NIRCam can observe in the infrared wavelength range of 0.6 to 5 microns. Pérez-González explained they will use it to observe a section of GOODS in the 1.15 micron band, which Hubble is capable of, but that Webb will be able to see objects 50 times fainter and with two times more spatial resolution. They will also use it to observe the 2.8 and 3.6 micron bands. Spitzer is able to do this as well, but Webb will be able to observe objects nearly 100 times fainter and with eight times greater spatial resolution.
Because the universe is expanding, light from distant objects in the universe is “redshifted,” meaning the light emitted by those objects is visible in the redder wavelengths by the time it reaches us. The objects farthest away from us, those with the highest redshifts, have their light shifted into the near- and mid-infrared part of the electromagnetic spectrum. The Webb telescope is specifically designed to observe the objects in that area of the spectrum, which makes it ideal for looking at the early universe.
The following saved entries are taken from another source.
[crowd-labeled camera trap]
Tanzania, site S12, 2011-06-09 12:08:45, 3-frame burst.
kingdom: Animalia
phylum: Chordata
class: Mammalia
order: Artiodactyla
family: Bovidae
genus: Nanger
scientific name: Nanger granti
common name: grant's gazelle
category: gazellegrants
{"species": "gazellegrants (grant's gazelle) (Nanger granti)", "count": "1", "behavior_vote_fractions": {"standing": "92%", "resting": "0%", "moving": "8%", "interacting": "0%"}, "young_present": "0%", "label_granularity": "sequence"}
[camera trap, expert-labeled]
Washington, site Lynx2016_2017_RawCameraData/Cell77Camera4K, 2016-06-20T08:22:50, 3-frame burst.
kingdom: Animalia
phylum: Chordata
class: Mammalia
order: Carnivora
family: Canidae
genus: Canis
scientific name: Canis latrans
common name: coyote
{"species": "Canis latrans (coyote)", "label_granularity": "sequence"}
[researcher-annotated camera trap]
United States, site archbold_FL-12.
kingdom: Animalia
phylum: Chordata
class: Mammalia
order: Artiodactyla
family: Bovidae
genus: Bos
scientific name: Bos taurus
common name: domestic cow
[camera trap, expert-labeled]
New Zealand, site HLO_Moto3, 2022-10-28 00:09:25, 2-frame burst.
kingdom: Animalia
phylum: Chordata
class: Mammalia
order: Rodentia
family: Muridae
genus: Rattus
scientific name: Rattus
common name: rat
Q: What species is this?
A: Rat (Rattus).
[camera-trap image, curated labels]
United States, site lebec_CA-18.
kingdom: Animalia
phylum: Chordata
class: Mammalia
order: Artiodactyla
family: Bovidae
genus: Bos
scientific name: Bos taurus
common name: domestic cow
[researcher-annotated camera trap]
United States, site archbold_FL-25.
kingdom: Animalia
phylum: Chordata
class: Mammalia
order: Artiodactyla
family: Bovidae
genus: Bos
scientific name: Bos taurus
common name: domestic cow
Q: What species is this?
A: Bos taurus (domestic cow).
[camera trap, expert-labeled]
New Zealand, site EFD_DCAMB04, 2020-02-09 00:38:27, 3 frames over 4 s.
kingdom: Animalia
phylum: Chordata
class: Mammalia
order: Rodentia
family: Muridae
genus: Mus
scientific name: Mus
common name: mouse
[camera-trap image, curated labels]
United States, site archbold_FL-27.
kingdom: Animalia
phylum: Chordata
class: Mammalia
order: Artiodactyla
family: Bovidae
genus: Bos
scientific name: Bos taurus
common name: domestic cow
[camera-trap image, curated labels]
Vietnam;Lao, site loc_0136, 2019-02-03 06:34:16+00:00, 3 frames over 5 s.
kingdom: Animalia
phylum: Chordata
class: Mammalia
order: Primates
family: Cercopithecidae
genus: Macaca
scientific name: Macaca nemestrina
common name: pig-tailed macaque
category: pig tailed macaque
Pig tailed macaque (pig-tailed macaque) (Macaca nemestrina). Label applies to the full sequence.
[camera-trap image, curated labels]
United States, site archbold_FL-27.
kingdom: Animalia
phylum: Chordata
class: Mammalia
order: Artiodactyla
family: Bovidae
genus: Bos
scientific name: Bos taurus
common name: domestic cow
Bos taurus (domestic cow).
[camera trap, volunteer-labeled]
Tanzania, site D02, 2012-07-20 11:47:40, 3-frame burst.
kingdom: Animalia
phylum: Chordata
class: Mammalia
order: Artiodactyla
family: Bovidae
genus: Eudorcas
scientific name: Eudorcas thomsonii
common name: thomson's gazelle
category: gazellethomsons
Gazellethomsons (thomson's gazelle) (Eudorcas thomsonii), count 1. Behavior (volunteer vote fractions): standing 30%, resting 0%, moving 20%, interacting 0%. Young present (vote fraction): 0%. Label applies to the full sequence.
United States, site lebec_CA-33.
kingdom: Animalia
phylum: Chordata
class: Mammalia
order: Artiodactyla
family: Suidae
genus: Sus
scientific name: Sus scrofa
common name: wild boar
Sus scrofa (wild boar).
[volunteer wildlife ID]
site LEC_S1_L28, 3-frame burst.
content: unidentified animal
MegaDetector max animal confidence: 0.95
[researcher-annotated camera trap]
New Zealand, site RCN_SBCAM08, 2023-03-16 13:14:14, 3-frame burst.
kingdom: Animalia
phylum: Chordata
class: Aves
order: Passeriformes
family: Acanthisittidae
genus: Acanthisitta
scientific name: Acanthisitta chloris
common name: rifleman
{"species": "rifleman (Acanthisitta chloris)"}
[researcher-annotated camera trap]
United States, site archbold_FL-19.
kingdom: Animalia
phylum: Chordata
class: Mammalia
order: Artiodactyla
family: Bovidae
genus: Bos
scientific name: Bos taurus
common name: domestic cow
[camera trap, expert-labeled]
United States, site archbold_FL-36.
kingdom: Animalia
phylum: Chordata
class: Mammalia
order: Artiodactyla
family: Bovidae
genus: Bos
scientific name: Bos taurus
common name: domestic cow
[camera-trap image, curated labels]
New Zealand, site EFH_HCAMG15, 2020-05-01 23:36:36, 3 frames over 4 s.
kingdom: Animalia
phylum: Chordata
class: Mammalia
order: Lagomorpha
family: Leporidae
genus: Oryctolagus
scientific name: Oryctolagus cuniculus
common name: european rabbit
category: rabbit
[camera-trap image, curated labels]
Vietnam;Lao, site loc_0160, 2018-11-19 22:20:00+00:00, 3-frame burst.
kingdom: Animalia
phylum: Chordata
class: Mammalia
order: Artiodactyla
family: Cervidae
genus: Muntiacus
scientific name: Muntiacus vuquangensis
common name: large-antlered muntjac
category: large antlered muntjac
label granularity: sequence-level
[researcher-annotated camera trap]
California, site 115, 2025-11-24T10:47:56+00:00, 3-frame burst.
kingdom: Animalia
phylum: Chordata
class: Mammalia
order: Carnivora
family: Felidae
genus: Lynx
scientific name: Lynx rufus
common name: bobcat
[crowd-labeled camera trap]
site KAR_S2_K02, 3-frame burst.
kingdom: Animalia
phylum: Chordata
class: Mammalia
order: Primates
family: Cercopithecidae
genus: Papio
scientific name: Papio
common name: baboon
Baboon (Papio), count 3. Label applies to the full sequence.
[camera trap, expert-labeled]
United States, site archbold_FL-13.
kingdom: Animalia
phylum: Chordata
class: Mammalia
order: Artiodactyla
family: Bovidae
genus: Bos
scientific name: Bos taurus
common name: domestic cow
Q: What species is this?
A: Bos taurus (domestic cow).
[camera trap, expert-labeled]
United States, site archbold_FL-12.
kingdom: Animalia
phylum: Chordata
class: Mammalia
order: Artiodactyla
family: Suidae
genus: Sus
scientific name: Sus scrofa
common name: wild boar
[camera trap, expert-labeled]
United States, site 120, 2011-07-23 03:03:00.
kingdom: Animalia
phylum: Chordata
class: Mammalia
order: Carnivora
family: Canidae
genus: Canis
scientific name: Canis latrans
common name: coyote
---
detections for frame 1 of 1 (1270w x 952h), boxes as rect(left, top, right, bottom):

“When you build an observatory with unprecedented capabilities, most probably the most interesting results will not be those that you can expect or predict, but those that no one can imagine,” said Pérez-González.
The James Webb Space Telescope, the scientific complement to NASA’s Hubble Space Telescope, will be the most powerful space telescope ever built. Webb is an international project led by NASA with its partners, ESA (European Space Agency) and CSA (Canadian Space Agency).
MIRI was built by ESA, in partnership with the European Consortium, a group of scientists and engineers from European countries; a team from NASA’s Jet Propulsion Laboratory in Pasadena, California; and scientists from several U.S. institutions. NIRCam was built by Lockheed Martin and the University of Arizona in Tucson.